Ikea bewirbt seine Kombination mit dem Hinweis, dass der nervige Kabelsalat mit dem Möbelstück der Vergangenheit angehöre. Die Warentester weisen aber darauf hin, dass die Anschlüsse des Fernsehers seitlich liegen und Kabel deshalb durchaus sichtbar sein können. Der Fernseher besitzt unter anderem vier HDMI-Anschlüsse, zwei USB-Eingänge und einen analogen Cinch-Anschluss.

Nach Ansicht der Stiftung ist auch die Handhabung des TV-Gerätes kritikwürdig: 15 Sekunden würden vom Einschalten bis zur Wiedergabe eines stabilen Bildes vergehen, für das Umschalten zu einem anderen Kanal benötigt der Flat-TV drei Sekunden. Andere TV-Geräte seien schneller.

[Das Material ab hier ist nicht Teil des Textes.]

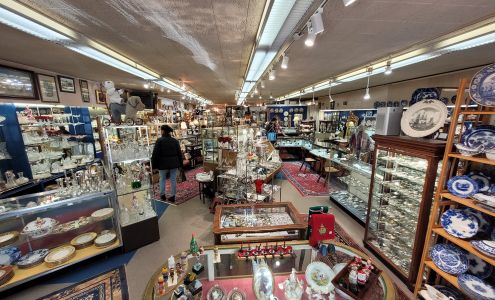 Mirror Lake Antiques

Testurteil: Blu-ray-Player spielt viele Formate ab

Beim Heinkino-System fällt den Testern auf, dass die beiden Stereolautprecher des Uppleva-Systems sehr nah beieinander sitzen und das Stereoerlebnis daher reduziert sei. Der Subwoofer wird kabellos angesteuert, was praktisch ist, er erzeuge jedoch nur einen "matschigen Klang".

Die Fernbedienungen für Heimkinoanlage und Fernseher besitzen nach Ansicht der Experten eine komplizierte Menüführung. Zudem reagiere die Steuerung langsam und verspätet auf Eingaben. Der freie Internetbrowser lasse sich wie bei vielen Flachbildfernsehern schlecht bedienen. Immerhin: Der Blu-ray-Player ist in der Lage, gängige Dateiformate abzuspielen. Und der Aufbau von Uppleva falle erfahrenen Kunden nicht schwer.

In der Gesamtschau bezeichnet die Stiftung Warentest das Set als durchwachsen. Uppleva gibt es seit Montag zunächt nur im Ikea-Markt in Berlin-Lichtenberg. Erst 2013 verkauft das schwedische Möbelhaus sein System in ganz Deutschland. Die Kombination ist ab 1200 Euro erhältlich. Alle technischen Geräte des Möbelstücks kommen vom chinesischen Hersteller TCL.